* WORK REQUEST *
Look through the entries below for the string "with", and copy each line where it is found.

[DATA SECTION Boundary: Start]

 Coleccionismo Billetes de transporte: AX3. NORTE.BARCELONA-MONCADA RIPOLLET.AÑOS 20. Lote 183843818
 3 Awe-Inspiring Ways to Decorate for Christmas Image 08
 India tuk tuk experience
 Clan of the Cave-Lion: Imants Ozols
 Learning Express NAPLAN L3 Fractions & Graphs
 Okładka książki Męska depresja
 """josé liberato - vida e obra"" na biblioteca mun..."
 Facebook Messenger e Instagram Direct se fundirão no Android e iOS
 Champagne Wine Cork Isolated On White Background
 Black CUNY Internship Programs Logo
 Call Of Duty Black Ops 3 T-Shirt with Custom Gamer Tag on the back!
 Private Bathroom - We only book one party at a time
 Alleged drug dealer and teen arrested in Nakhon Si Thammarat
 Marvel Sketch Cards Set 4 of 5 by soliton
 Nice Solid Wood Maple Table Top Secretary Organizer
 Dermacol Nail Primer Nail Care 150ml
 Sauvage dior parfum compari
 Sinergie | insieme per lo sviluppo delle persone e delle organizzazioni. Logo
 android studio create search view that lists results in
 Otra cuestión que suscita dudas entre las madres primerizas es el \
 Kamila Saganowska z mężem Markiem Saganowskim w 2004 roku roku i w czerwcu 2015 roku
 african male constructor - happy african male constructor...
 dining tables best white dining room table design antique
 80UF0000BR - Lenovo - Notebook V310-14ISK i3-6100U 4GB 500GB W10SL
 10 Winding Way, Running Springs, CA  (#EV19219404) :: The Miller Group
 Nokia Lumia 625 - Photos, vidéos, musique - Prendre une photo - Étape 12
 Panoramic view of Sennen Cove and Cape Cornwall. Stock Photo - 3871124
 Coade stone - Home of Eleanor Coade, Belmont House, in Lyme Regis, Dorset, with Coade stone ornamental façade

[DATA SECTION Boundary: End]

* ANSWER TO THIS TASK *
 Call Of Duty Black Ops 3 T-Shirt with Custom Gamer Tag on the back!
 Coade stone - Home of Eleanor Coade, Belmont House, in Lyme Regis, Dorset, with Coade stone ornamental façade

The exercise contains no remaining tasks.